### WHAT THE TASK ASKS
Could you reproduce, word for word, the stretch of material from the line containing "Which among" through the end of the material, including both of those ends?

### DATA TO USE
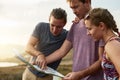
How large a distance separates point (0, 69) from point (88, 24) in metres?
6.08

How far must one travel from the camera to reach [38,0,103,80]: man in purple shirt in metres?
2.83

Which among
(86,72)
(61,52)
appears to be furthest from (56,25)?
(86,72)

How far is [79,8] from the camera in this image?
299 centimetres

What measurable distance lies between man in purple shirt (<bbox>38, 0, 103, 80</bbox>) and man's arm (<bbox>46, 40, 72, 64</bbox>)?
3.8 inches

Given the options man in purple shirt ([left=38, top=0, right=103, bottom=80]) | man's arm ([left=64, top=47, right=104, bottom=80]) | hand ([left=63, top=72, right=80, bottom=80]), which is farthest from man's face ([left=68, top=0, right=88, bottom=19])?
hand ([left=63, top=72, right=80, bottom=80])

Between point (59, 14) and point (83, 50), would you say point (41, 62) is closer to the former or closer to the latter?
point (83, 50)

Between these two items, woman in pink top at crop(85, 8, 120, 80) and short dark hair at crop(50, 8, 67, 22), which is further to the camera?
short dark hair at crop(50, 8, 67, 22)

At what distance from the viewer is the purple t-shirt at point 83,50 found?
9.46 feet

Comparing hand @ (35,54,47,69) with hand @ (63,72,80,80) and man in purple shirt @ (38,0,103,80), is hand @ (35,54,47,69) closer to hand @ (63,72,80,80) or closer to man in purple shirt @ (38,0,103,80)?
man in purple shirt @ (38,0,103,80)

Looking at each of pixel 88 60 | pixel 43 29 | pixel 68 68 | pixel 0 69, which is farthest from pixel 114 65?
pixel 0 69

### ANSWER
Which among
(86,72)
(61,52)
appears to be furthest from (56,25)?
(86,72)

How far is [79,8] from the camera in this image?
299 centimetres

What measurable distance lies between man in purple shirt (<bbox>38, 0, 103, 80</bbox>) and man's arm (<bbox>46, 40, 72, 64</bbox>)?
3.8 inches

Given the options man in purple shirt ([left=38, top=0, right=103, bottom=80]) | man's arm ([left=64, top=47, right=104, bottom=80]) | hand ([left=63, top=72, right=80, bottom=80]), which is farthest from man's face ([left=68, top=0, right=88, bottom=19])?
hand ([left=63, top=72, right=80, bottom=80])

Between point (59, 14) and point (83, 50), would you say point (41, 62) is closer to the former or closer to the latter?
point (83, 50)

Between these two items, woman in pink top at crop(85, 8, 120, 80) and short dark hair at crop(50, 8, 67, 22), which is further to the camera?
short dark hair at crop(50, 8, 67, 22)

At what distance from the viewer is the purple t-shirt at point 83,50 found?
9.46 feet

Comparing hand @ (35,54,47,69) with hand @ (63,72,80,80) and man in purple shirt @ (38,0,103,80), is hand @ (35,54,47,69) closer to hand @ (63,72,80,80) or closer to man in purple shirt @ (38,0,103,80)?
man in purple shirt @ (38,0,103,80)

Looking at each of pixel 88 60 | pixel 43 29 | pixel 68 68 | pixel 0 69, which is farthest from pixel 114 65?
pixel 0 69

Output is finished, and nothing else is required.